Hi everyone,
I have toyed with a number of ideas to do this, but so far have only come up with some rather inelegant solutions. I'm sure I could make it work, but the code would neither be pretty nor efficient. Here's the problem:
I have a series of integer pairs that are presented as rows in a two-column data frame. The goal is three-fold:
You need to "eliminate" all the rows in this data frame. To "eliminate" a row, you must select either one of the units from that pair and send/save it to a vector of "selected" elements.
You must find the smallest possible combination of "selected elements" that will eliminate all the pairs in the data frame.
The code must be computationally efficient because it will be applied to rather large datasets.
For instance, one would choose items "1" and "2" from the following list of pairs:
1 3
1 4
2 5
3 2
The data below can be used as a working example.
Thanks!
Vincent
Update for some context:
Hi Cipi and SiggyF.
I understand your concerns about this being homework, so in case you read this again, here's some context that I hope may dispell your doubts.

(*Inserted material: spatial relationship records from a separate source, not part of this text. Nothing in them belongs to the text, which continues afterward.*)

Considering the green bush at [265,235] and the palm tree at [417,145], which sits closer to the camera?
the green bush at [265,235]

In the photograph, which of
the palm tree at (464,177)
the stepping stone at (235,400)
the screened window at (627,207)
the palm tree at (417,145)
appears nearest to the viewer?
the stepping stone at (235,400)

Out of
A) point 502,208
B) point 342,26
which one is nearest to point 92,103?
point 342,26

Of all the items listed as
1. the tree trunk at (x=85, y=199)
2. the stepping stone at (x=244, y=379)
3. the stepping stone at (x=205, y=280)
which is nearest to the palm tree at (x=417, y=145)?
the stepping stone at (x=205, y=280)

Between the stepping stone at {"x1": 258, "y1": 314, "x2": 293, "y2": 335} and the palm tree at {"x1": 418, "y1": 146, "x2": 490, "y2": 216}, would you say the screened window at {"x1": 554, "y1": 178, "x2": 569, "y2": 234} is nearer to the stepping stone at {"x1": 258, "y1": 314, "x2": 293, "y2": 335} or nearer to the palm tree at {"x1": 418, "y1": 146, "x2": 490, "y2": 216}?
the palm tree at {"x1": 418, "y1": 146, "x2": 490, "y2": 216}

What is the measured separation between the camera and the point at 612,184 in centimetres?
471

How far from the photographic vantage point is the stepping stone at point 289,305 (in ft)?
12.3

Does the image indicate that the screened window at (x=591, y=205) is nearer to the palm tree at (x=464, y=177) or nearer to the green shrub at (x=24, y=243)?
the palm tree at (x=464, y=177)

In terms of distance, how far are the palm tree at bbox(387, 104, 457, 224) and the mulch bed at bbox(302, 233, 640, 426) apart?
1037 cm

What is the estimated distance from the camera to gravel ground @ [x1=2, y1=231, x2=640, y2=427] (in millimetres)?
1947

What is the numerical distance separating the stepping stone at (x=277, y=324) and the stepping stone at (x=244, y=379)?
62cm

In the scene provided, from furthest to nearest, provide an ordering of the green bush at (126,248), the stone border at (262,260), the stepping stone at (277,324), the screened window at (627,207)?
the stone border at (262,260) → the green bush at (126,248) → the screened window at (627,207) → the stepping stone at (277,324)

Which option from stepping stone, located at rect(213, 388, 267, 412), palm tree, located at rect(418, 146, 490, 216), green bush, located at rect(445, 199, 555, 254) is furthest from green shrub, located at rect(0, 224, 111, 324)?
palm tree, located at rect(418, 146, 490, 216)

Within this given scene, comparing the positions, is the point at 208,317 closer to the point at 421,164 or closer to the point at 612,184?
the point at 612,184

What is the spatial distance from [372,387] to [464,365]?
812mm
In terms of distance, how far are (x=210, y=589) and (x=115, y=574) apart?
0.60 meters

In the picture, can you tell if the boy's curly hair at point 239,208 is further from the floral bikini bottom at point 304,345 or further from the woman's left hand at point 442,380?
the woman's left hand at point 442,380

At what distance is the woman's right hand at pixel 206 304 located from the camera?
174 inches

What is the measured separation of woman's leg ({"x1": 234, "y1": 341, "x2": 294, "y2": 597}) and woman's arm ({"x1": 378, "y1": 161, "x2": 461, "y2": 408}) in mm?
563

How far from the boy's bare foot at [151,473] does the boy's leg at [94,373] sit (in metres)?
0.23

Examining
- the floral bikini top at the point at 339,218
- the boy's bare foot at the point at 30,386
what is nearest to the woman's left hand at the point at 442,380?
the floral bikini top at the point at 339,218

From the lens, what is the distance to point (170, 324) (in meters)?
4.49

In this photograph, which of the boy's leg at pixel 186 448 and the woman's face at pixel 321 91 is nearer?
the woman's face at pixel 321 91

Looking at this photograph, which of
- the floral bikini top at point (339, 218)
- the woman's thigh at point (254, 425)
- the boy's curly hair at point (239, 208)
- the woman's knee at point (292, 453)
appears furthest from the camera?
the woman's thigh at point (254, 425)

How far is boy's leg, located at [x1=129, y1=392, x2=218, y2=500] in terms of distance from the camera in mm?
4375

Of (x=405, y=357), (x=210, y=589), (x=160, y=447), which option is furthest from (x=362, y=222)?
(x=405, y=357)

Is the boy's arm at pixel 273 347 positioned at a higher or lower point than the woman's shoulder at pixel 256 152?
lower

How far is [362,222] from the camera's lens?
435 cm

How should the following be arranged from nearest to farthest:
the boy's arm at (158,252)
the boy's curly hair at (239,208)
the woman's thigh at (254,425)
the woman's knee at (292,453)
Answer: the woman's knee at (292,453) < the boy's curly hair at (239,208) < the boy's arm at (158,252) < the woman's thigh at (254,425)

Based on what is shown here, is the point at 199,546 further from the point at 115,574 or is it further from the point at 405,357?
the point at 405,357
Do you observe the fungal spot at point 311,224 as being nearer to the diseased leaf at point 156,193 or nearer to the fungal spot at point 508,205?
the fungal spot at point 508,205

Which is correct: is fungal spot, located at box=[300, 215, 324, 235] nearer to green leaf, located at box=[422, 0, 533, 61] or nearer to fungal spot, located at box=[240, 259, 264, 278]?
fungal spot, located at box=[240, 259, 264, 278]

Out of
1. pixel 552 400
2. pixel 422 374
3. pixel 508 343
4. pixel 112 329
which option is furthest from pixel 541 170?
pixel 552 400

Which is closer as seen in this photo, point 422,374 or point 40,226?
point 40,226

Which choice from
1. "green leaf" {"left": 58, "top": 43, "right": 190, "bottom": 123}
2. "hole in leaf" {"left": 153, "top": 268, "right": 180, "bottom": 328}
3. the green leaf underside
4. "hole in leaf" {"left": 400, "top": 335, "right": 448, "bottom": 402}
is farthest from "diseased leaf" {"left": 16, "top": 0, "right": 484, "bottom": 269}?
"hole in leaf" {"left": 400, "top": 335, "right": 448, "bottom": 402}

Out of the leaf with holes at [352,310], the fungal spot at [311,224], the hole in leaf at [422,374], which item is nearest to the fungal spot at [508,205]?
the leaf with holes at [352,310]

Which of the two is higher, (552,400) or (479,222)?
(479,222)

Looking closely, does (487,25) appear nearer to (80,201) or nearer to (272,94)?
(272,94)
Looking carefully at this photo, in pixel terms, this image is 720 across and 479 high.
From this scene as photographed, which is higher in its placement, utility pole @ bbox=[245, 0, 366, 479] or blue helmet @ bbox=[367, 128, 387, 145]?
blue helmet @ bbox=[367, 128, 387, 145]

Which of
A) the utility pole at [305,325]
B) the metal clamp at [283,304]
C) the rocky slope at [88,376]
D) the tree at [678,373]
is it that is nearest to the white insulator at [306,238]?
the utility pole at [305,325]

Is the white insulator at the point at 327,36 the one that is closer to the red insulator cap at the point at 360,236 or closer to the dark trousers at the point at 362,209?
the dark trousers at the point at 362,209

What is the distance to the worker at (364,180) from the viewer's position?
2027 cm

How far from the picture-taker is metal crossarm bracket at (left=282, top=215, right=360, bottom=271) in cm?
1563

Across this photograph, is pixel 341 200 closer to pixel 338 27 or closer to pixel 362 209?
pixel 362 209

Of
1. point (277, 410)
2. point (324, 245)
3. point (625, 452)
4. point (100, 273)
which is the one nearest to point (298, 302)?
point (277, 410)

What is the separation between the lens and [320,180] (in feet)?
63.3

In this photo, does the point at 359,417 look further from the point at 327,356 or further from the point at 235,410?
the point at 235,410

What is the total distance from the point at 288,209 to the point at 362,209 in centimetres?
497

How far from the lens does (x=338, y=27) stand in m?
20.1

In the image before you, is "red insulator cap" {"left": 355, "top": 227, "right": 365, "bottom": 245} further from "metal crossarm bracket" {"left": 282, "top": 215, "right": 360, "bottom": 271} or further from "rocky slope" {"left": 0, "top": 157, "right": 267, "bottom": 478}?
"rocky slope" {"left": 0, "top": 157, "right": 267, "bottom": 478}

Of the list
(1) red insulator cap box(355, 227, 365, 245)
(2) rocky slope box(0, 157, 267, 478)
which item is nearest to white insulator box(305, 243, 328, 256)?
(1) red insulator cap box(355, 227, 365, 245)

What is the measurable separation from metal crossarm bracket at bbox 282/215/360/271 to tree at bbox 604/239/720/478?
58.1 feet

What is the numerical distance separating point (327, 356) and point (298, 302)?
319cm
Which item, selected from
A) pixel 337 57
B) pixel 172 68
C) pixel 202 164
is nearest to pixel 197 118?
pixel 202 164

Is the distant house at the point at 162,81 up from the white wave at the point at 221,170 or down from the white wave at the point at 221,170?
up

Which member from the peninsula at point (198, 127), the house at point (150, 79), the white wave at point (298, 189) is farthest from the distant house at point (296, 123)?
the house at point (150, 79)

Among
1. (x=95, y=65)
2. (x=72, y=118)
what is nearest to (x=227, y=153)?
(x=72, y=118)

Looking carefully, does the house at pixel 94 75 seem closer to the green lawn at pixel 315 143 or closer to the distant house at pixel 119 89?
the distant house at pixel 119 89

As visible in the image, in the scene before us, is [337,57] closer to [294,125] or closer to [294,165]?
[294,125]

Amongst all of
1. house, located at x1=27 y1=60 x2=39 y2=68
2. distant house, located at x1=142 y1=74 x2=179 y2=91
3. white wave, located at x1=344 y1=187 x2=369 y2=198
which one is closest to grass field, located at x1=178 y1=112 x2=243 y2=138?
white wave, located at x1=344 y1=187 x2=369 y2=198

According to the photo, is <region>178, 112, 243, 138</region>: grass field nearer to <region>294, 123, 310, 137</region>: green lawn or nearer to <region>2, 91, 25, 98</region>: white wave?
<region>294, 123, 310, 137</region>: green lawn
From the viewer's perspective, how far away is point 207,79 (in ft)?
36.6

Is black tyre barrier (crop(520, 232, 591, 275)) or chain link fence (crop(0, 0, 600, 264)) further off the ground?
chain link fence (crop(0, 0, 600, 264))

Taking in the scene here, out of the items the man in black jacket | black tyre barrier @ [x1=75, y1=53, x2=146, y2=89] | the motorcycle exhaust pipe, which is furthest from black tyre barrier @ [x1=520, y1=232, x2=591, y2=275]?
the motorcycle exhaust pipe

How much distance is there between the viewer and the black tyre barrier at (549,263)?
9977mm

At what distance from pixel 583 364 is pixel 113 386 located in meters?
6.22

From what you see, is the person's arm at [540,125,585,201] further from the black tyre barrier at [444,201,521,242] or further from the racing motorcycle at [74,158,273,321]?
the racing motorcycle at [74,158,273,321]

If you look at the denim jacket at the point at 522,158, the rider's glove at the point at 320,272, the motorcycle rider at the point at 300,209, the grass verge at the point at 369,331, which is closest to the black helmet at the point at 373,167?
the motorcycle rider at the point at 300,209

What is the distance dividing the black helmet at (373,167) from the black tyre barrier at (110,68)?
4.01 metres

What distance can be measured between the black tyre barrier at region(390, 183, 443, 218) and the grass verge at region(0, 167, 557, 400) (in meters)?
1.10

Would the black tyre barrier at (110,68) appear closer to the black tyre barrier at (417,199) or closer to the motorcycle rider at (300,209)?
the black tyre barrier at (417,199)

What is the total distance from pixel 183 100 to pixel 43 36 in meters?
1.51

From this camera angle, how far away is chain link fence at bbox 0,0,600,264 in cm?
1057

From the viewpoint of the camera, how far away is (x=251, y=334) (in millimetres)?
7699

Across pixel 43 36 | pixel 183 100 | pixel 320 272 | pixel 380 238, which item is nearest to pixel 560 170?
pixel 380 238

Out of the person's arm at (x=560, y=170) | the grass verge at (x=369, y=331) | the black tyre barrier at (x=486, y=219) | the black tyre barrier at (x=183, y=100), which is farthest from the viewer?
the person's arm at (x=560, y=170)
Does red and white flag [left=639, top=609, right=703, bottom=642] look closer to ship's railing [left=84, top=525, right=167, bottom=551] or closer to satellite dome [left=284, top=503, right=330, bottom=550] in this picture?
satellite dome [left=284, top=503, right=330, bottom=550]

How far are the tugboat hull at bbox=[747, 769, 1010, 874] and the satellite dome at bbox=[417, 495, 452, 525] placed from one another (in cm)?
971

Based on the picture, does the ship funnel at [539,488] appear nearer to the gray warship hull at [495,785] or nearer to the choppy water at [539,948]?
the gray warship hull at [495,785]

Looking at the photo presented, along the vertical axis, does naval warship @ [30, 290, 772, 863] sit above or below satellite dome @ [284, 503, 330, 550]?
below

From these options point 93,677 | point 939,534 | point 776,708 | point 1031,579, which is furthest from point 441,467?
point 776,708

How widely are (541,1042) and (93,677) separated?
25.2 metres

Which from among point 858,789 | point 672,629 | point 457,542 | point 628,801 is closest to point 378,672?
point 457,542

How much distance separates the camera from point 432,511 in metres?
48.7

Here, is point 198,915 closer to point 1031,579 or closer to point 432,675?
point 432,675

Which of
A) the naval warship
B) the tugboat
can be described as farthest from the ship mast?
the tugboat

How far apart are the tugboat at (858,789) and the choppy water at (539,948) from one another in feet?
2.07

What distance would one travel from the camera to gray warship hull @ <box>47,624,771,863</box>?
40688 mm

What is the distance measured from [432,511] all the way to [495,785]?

I am working with time-series cross sectional data in which N is much larger than T. I would like to use panel-corrected standard errors like those proposed in Beck & Katz (1995). The packages "pcse" is mostly able to do this just fine. When you have an unbalanced panel, it essentially creates a "rectangular" dataset (every time units has the full amount of observations) by filling in missing values for the omitted observations in every panel. Then, pcse computes a matrix Sigma.hat which is essentially the weighted average of the outer product of the residuals within time periods (think of it as averaging over an N X N X T array to bring it down to a N X N Sigma.hat).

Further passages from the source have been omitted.